INSTRUCTION:
Locate each line of the records below that contains the string "drawer", treating uppercase and lowercase as different, and copy those lines out.

DATA:
........
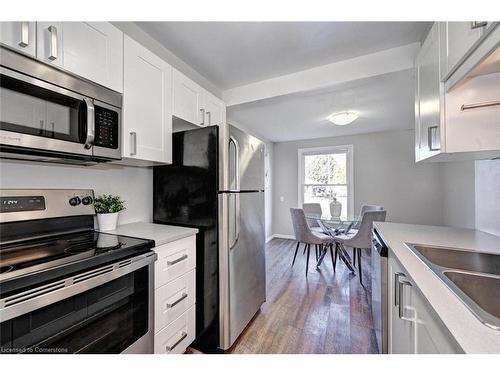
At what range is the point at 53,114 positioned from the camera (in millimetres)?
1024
........
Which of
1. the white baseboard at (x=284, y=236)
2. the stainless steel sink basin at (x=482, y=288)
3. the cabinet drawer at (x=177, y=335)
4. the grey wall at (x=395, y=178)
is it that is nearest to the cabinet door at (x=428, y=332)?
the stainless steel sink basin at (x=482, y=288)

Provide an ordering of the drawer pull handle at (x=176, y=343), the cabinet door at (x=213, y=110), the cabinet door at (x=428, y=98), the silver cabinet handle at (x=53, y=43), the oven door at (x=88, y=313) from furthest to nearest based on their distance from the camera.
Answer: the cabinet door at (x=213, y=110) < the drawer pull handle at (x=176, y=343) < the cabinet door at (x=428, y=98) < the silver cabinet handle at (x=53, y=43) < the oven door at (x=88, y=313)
........
THE OUTPUT:
3. the cabinet drawer at (x=177, y=335)
Provide an ordering of the drawer pull handle at (x=176, y=343), the cabinet door at (x=213, y=110), the cabinet door at (x=428, y=98), the silver cabinet handle at (x=53, y=43), the oven door at (x=88, y=313) from furthest to nearest based on their distance from the camera.
Answer: the cabinet door at (x=213, y=110) < the drawer pull handle at (x=176, y=343) < the cabinet door at (x=428, y=98) < the silver cabinet handle at (x=53, y=43) < the oven door at (x=88, y=313)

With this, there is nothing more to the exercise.